LITTLE ROCK, Ark. (AP) — A Muslim convert charged with fatally shooting an American soldier at a military recruiting center said Tuesday that he doesn’t consider the killing a murder because U.S. military action in the Middle East made the killing justified.

“I do feel I’m not guilty,” Abdulhakim Muhammad told The Associated Press in a collect call from the Pulaski County jail. “I don’t think it was murder, because murder is when a person kills another person without justified reason.”

Pvt. William Andrew Long, 23, of Conway, had just completed basic training and was volunteering at the west Little Rock recruiting office before starting an assignment in South Korea. He was shot dead June 1 while smoking a cigarette outside the building, and a fellow soldier, Pvt. Quinton I. Ezeagwula, 18, of Jacksonville, was wounded.

Ezeagwula spoke briefly at a news conference at a Jacksonville recruiting center Tuesday, saying he had wounds in his back, head and buttocks from the shooting.

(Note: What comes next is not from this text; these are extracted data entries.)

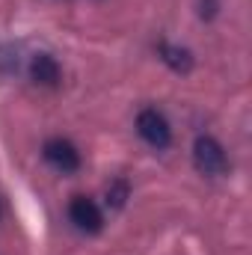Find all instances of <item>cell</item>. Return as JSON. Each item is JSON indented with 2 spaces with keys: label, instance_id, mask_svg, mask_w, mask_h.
Instances as JSON below:
<instances>
[{
  "label": "cell",
  "instance_id": "7a4b0ae2",
  "mask_svg": "<svg viewBox=\"0 0 252 255\" xmlns=\"http://www.w3.org/2000/svg\"><path fill=\"white\" fill-rule=\"evenodd\" d=\"M136 133L151 148H169V142H172V128L166 122V116L160 110H154V107L139 110V116H136Z\"/></svg>",
  "mask_w": 252,
  "mask_h": 255
},
{
  "label": "cell",
  "instance_id": "6da1fadb",
  "mask_svg": "<svg viewBox=\"0 0 252 255\" xmlns=\"http://www.w3.org/2000/svg\"><path fill=\"white\" fill-rule=\"evenodd\" d=\"M193 163L202 175H211V178L226 175V169H229V157H226L223 145L214 136H205V133L196 136V142H193Z\"/></svg>",
  "mask_w": 252,
  "mask_h": 255
},
{
  "label": "cell",
  "instance_id": "ba28073f",
  "mask_svg": "<svg viewBox=\"0 0 252 255\" xmlns=\"http://www.w3.org/2000/svg\"><path fill=\"white\" fill-rule=\"evenodd\" d=\"M199 6H202V9H199L202 18H214V15H217V0H202Z\"/></svg>",
  "mask_w": 252,
  "mask_h": 255
},
{
  "label": "cell",
  "instance_id": "277c9868",
  "mask_svg": "<svg viewBox=\"0 0 252 255\" xmlns=\"http://www.w3.org/2000/svg\"><path fill=\"white\" fill-rule=\"evenodd\" d=\"M45 160L60 172H77L80 169V151L68 139H60V136L45 142Z\"/></svg>",
  "mask_w": 252,
  "mask_h": 255
},
{
  "label": "cell",
  "instance_id": "52a82bcc",
  "mask_svg": "<svg viewBox=\"0 0 252 255\" xmlns=\"http://www.w3.org/2000/svg\"><path fill=\"white\" fill-rule=\"evenodd\" d=\"M125 199H127V181H113V184L107 187V205L122 208Z\"/></svg>",
  "mask_w": 252,
  "mask_h": 255
},
{
  "label": "cell",
  "instance_id": "5b68a950",
  "mask_svg": "<svg viewBox=\"0 0 252 255\" xmlns=\"http://www.w3.org/2000/svg\"><path fill=\"white\" fill-rule=\"evenodd\" d=\"M30 77L39 86H57L60 83V65L51 54H36L30 63Z\"/></svg>",
  "mask_w": 252,
  "mask_h": 255
},
{
  "label": "cell",
  "instance_id": "3957f363",
  "mask_svg": "<svg viewBox=\"0 0 252 255\" xmlns=\"http://www.w3.org/2000/svg\"><path fill=\"white\" fill-rule=\"evenodd\" d=\"M68 220H71L80 232H86V235H95V232H101V226H104L101 208H98L89 196H74V199L68 202Z\"/></svg>",
  "mask_w": 252,
  "mask_h": 255
},
{
  "label": "cell",
  "instance_id": "8992f818",
  "mask_svg": "<svg viewBox=\"0 0 252 255\" xmlns=\"http://www.w3.org/2000/svg\"><path fill=\"white\" fill-rule=\"evenodd\" d=\"M157 54H160V60L169 65L172 71H190L193 68V57H190L187 48H175L169 42H160L157 45Z\"/></svg>",
  "mask_w": 252,
  "mask_h": 255
}]
</instances>
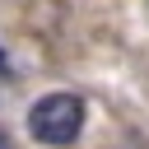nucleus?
<instances>
[{
    "label": "nucleus",
    "mask_w": 149,
    "mask_h": 149,
    "mask_svg": "<svg viewBox=\"0 0 149 149\" xmlns=\"http://www.w3.org/2000/svg\"><path fill=\"white\" fill-rule=\"evenodd\" d=\"M0 149H14V140H9V135H5V130H0Z\"/></svg>",
    "instance_id": "f03ea898"
},
{
    "label": "nucleus",
    "mask_w": 149,
    "mask_h": 149,
    "mask_svg": "<svg viewBox=\"0 0 149 149\" xmlns=\"http://www.w3.org/2000/svg\"><path fill=\"white\" fill-rule=\"evenodd\" d=\"M79 130H84V98L79 93H47L28 107V135L37 144L65 149L79 140Z\"/></svg>",
    "instance_id": "f257e3e1"
}]
</instances>
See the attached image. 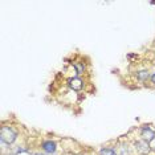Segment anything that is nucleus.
<instances>
[{
    "mask_svg": "<svg viewBox=\"0 0 155 155\" xmlns=\"http://www.w3.org/2000/svg\"><path fill=\"white\" fill-rule=\"evenodd\" d=\"M17 138V133L11 126H3L0 129V142L5 144H12Z\"/></svg>",
    "mask_w": 155,
    "mask_h": 155,
    "instance_id": "obj_1",
    "label": "nucleus"
},
{
    "mask_svg": "<svg viewBox=\"0 0 155 155\" xmlns=\"http://www.w3.org/2000/svg\"><path fill=\"white\" fill-rule=\"evenodd\" d=\"M140 137H142L143 140H146V142L150 143L151 140L155 139V131L150 127V126H143V127L140 129Z\"/></svg>",
    "mask_w": 155,
    "mask_h": 155,
    "instance_id": "obj_2",
    "label": "nucleus"
},
{
    "mask_svg": "<svg viewBox=\"0 0 155 155\" xmlns=\"http://www.w3.org/2000/svg\"><path fill=\"white\" fill-rule=\"evenodd\" d=\"M135 149L139 154L146 155L150 153V144H149V142H146V140L140 139V140H137L135 142Z\"/></svg>",
    "mask_w": 155,
    "mask_h": 155,
    "instance_id": "obj_3",
    "label": "nucleus"
},
{
    "mask_svg": "<svg viewBox=\"0 0 155 155\" xmlns=\"http://www.w3.org/2000/svg\"><path fill=\"white\" fill-rule=\"evenodd\" d=\"M68 86L73 90H81L84 87V81L80 78V77H72V78L68 80Z\"/></svg>",
    "mask_w": 155,
    "mask_h": 155,
    "instance_id": "obj_4",
    "label": "nucleus"
},
{
    "mask_svg": "<svg viewBox=\"0 0 155 155\" xmlns=\"http://www.w3.org/2000/svg\"><path fill=\"white\" fill-rule=\"evenodd\" d=\"M41 147H43V150L45 151V153H48V154H53L54 151H56V143L54 142H52V140H45V142L41 143Z\"/></svg>",
    "mask_w": 155,
    "mask_h": 155,
    "instance_id": "obj_5",
    "label": "nucleus"
},
{
    "mask_svg": "<svg viewBox=\"0 0 155 155\" xmlns=\"http://www.w3.org/2000/svg\"><path fill=\"white\" fill-rule=\"evenodd\" d=\"M135 77H137V80L142 81V82H144V81H147L149 78H151L150 73L147 72V70H139V72H137L135 73Z\"/></svg>",
    "mask_w": 155,
    "mask_h": 155,
    "instance_id": "obj_6",
    "label": "nucleus"
},
{
    "mask_svg": "<svg viewBox=\"0 0 155 155\" xmlns=\"http://www.w3.org/2000/svg\"><path fill=\"white\" fill-rule=\"evenodd\" d=\"M100 155H117V151L114 149H109V147H104L100 150Z\"/></svg>",
    "mask_w": 155,
    "mask_h": 155,
    "instance_id": "obj_7",
    "label": "nucleus"
},
{
    "mask_svg": "<svg viewBox=\"0 0 155 155\" xmlns=\"http://www.w3.org/2000/svg\"><path fill=\"white\" fill-rule=\"evenodd\" d=\"M74 68H76V73H77V74H82V73L85 72V64H84V62H76Z\"/></svg>",
    "mask_w": 155,
    "mask_h": 155,
    "instance_id": "obj_8",
    "label": "nucleus"
},
{
    "mask_svg": "<svg viewBox=\"0 0 155 155\" xmlns=\"http://www.w3.org/2000/svg\"><path fill=\"white\" fill-rule=\"evenodd\" d=\"M151 81H153V84H155V73L151 76Z\"/></svg>",
    "mask_w": 155,
    "mask_h": 155,
    "instance_id": "obj_9",
    "label": "nucleus"
},
{
    "mask_svg": "<svg viewBox=\"0 0 155 155\" xmlns=\"http://www.w3.org/2000/svg\"><path fill=\"white\" fill-rule=\"evenodd\" d=\"M35 155H41V154H35Z\"/></svg>",
    "mask_w": 155,
    "mask_h": 155,
    "instance_id": "obj_10",
    "label": "nucleus"
},
{
    "mask_svg": "<svg viewBox=\"0 0 155 155\" xmlns=\"http://www.w3.org/2000/svg\"><path fill=\"white\" fill-rule=\"evenodd\" d=\"M154 150H155V147H154Z\"/></svg>",
    "mask_w": 155,
    "mask_h": 155,
    "instance_id": "obj_11",
    "label": "nucleus"
}]
</instances>
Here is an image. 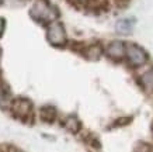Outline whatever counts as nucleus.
I'll use <instances>...</instances> for the list:
<instances>
[{
    "mask_svg": "<svg viewBox=\"0 0 153 152\" xmlns=\"http://www.w3.org/2000/svg\"><path fill=\"white\" fill-rule=\"evenodd\" d=\"M31 16L41 23H52L58 17V11L47 0H39L31 9Z\"/></svg>",
    "mask_w": 153,
    "mask_h": 152,
    "instance_id": "1",
    "label": "nucleus"
},
{
    "mask_svg": "<svg viewBox=\"0 0 153 152\" xmlns=\"http://www.w3.org/2000/svg\"><path fill=\"white\" fill-rule=\"evenodd\" d=\"M47 38L49 44H52L53 46H63L66 44V31L63 25L58 21H52L48 25V31H47Z\"/></svg>",
    "mask_w": 153,
    "mask_h": 152,
    "instance_id": "2",
    "label": "nucleus"
},
{
    "mask_svg": "<svg viewBox=\"0 0 153 152\" xmlns=\"http://www.w3.org/2000/svg\"><path fill=\"white\" fill-rule=\"evenodd\" d=\"M125 54L128 56V62L132 66H142L149 59L146 51L143 48H140V46L135 45V44H129V45L125 46Z\"/></svg>",
    "mask_w": 153,
    "mask_h": 152,
    "instance_id": "3",
    "label": "nucleus"
},
{
    "mask_svg": "<svg viewBox=\"0 0 153 152\" xmlns=\"http://www.w3.org/2000/svg\"><path fill=\"white\" fill-rule=\"evenodd\" d=\"M10 107H11L13 114L23 121H25L28 117H31V113H33V104H31V101L28 100V99H23V97L11 100Z\"/></svg>",
    "mask_w": 153,
    "mask_h": 152,
    "instance_id": "4",
    "label": "nucleus"
},
{
    "mask_svg": "<svg viewBox=\"0 0 153 152\" xmlns=\"http://www.w3.org/2000/svg\"><path fill=\"white\" fill-rule=\"evenodd\" d=\"M107 55L111 59H121L125 55V44L121 41H112L107 46Z\"/></svg>",
    "mask_w": 153,
    "mask_h": 152,
    "instance_id": "5",
    "label": "nucleus"
},
{
    "mask_svg": "<svg viewBox=\"0 0 153 152\" xmlns=\"http://www.w3.org/2000/svg\"><path fill=\"white\" fill-rule=\"evenodd\" d=\"M134 25H135V20L122 19V20H120V21H117L115 30L120 32V34H129V32L134 30Z\"/></svg>",
    "mask_w": 153,
    "mask_h": 152,
    "instance_id": "6",
    "label": "nucleus"
},
{
    "mask_svg": "<svg viewBox=\"0 0 153 152\" xmlns=\"http://www.w3.org/2000/svg\"><path fill=\"white\" fill-rule=\"evenodd\" d=\"M63 125H65V128L68 130V131H70V133H73V134H77L80 131V128H82V124H80L79 118H77V117H74V115H69V117H66Z\"/></svg>",
    "mask_w": 153,
    "mask_h": 152,
    "instance_id": "7",
    "label": "nucleus"
},
{
    "mask_svg": "<svg viewBox=\"0 0 153 152\" xmlns=\"http://www.w3.org/2000/svg\"><path fill=\"white\" fill-rule=\"evenodd\" d=\"M140 85L145 90H149V92H153V69L146 70L139 79Z\"/></svg>",
    "mask_w": 153,
    "mask_h": 152,
    "instance_id": "8",
    "label": "nucleus"
},
{
    "mask_svg": "<svg viewBox=\"0 0 153 152\" xmlns=\"http://www.w3.org/2000/svg\"><path fill=\"white\" fill-rule=\"evenodd\" d=\"M39 115H41L42 121H45V123H52V121L56 118V110L53 109V107H49V106L42 107Z\"/></svg>",
    "mask_w": 153,
    "mask_h": 152,
    "instance_id": "9",
    "label": "nucleus"
},
{
    "mask_svg": "<svg viewBox=\"0 0 153 152\" xmlns=\"http://www.w3.org/2000/svg\"><path fill=\"white\" fill-rule=\"evenodd\" d=\"M88 52L90 54H87V58L88 59H98L100 58V55H101V48L100 46H91V48H88Z\"/></svg>",
    "mask_w": 153,
    "mask_h": 152,
    "instance_id": "10",
    "label": "nucleus"
},
{
    "mask_svg": "<svg viewBox=\"0 0 153 152\" xmlns=\"http://www.w3.org/2000/svg\"><path fill=\"white\" fill-rule=\"evenodd\" d=\"M3 31H4V20L0 19V37H1Z\"/></svg>",
    "mask_w": 153,
    "mask_h": 152,
    "instance_id": "11",
    "label": "nucleus"
},
{
    "mask_svg": "<svg viewBox=\"0 0 153 152\" xmlns=\"http://www.w3.org/2000/svg\"><path fill=\"white\" fill-rule=\"evenodd\" d=\"M13 152H23V151H20V149H13Z\"/></svg>",
    "mask_w": 153,
    "mask_h": 152,
    "instance_id": "12",
    "label": "nucleus"
}]
</instances>
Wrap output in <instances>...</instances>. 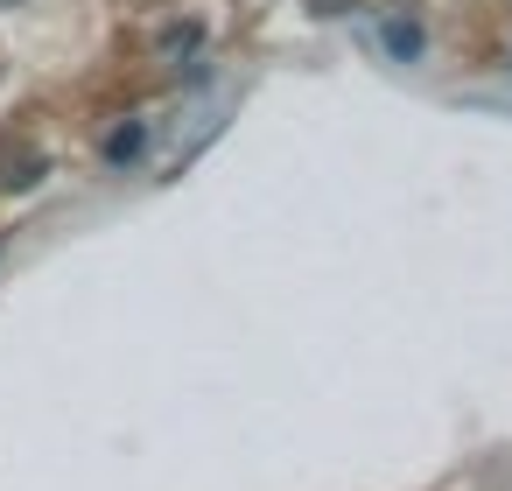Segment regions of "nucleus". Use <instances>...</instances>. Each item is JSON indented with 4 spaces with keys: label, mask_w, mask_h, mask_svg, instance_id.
Returning a JSON list of instances; mask_svg holds the SVG:
<instances>
[{
    "label": "nucleus",
    "mask_w": 512,
    "mask_h": 491,
    "mask_svg": "<svg viewBox=\"0 0 512 491\" xmlns=\"http://www.w3.org/2000/svg\"><path fill=\"white\" fill-rule=\"evenodd\" d=\"M379 43H386V57H393V64H421V29H414V22H400V15H393V22H379Z\"/></svg>",
    "instance_id": "obj_1"
},
{
    "label": "nucleus",
    "mask_w": 512,
    "mask_h": 491,
    "mask_svg": "<svg viewBox=\"0 0 512 491\" xmlns=\"http://www.w3.org/2000/svg\"><path fill=\"white\" fill-rule=\"evenodd\" d=\"M141 148H148V120H134V127H120V134H113V141H106V162H113V169H120V162H134V155H141Z\"/></svg>",
    "instance_id": "obj_2"
},
{
    "label": "nucleus",
    "mask_w": 512,
    "mask_h": 491,
    "mask_svg": "<svg viewBox=\"0 0 512 491\" xmlns=\"http://www.w3.org/2000/svg\"><path fill=\"white\" fill-rule=\"evenodd\" d=\"M0 8H15V0H0Z\"/></svg>",
    "instance_id": "obj_3"
}]
</instances>
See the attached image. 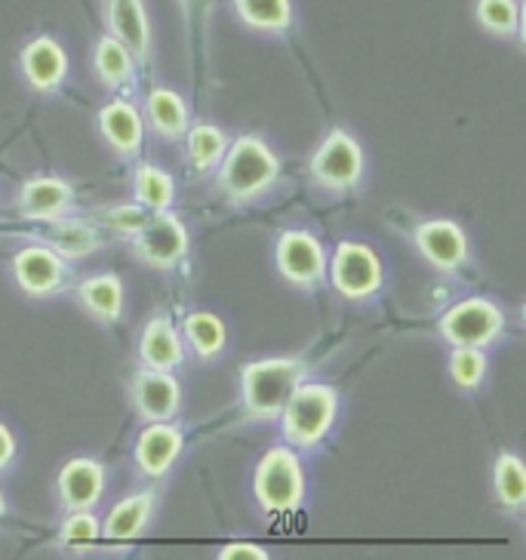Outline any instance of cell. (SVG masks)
<instances>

The private, who also had just completed basic training, said he hopes to become a heavy equipment operator in the Army and later serve as a drill instructor. An Army captain repeatedly stopped Ezeagwula from answering questions about what happened during the shooting or his thoughts about the suspect.

Muhammad told the AP he admitted his actions to police and said he was retaliating against the U.S. military.

“Yes, I did tell the police upon my arrest that this was an act of retaliation, and not a reaction on the soldiers personally,” Muhammad said. He called it “an act, for the sake of God, for the sake of Allah, the Lord of all the world, and also a retaliation on U.S. military.”

In the interview, Muhammad also disputed his lawyer’s claim that he had been “radicalized” in a Yemeni prison and said fellow prisoners that some call terrorists were actually “very good Muslim brothers.”

He also said he didn’t specifically plan the shootings that morning.

“It’s been on my mind for awhile. It wasn’t nothing planned really. It was just the heat of the moment, you know,” said Muhammad, who was arrested on a highway shortly after the attack.

Prosecutor Larry Jegley, who on Monday won a gag order in the case, declined to comment specifically on Muhammad’s remarks.